The audience chuckled.

His appearance before members and guests of the Tiger Bay Club was his political debut. Known for their questions, members -- or as they are called, "Tigers" -- lobbed a few softballs but also swiped at the jugular.

Joan Deguire, a 30-year St. Petersburg resident, asked the toughest of the dozen questions and won a stuffed tiger at the end for doing so. She told Harmon that past police administrations have followed a path of least resistance with drug enforcement only to keep peace in a community rocked by civil disturbances five years ago.

"The perception is that you have two choices: You can follow the path of least resistance or you can put your head in the noose. Which one would you choose?"

Harmon said that his policing style will be a balancing act.

"I just need to be careful how I balance," he said.

Bob Safransky asked Harmon if he would implement the "mayor Giuliani type of law enforcement."

Harmon said Giuliani's style would not be successful in St. Petersburg. Giuliani was known for a tough stance on law and order.

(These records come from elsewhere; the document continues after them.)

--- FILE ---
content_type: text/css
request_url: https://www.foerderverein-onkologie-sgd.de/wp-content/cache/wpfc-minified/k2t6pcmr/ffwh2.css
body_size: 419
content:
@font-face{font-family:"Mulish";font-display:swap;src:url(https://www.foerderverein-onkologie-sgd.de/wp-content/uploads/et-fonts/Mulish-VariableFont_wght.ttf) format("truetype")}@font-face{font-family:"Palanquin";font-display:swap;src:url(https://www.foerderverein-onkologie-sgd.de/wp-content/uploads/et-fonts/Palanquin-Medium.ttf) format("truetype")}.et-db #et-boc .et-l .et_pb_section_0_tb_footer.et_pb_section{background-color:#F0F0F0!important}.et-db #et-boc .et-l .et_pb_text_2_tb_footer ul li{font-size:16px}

Harmon is not rigid when it comes to strictly enforcing certain minor crimes. He says he will attack issues based on community demand, and that those issues are different in every neighborhood.

"There's so many areas and vast changes in diversity in this community that I don't think I'm going to go in there and tell you, "You know what? Everybody that drinks alcohol within 500 feet of a liquor establishment in this area of this whole city is going to be going to jail.' I don't think that's the right thing to do."

His policing philosophy is to engage the community. The top crime concerns of residents may not always be what the police consider the issues.

"Policing in itself is diverse as well as the diverse population that we serve," Harmon said. "Different areas of the city have different needs. People are going to have to tell us and work with us on issues they want addressed."

Still, one area that needs attention, according to Harmon, is drug enforcement. St. Petersburg drug arrests in 2001 dropped 19 percent compared to the year before, he said.

"We've got to build that number back up," Harmon said.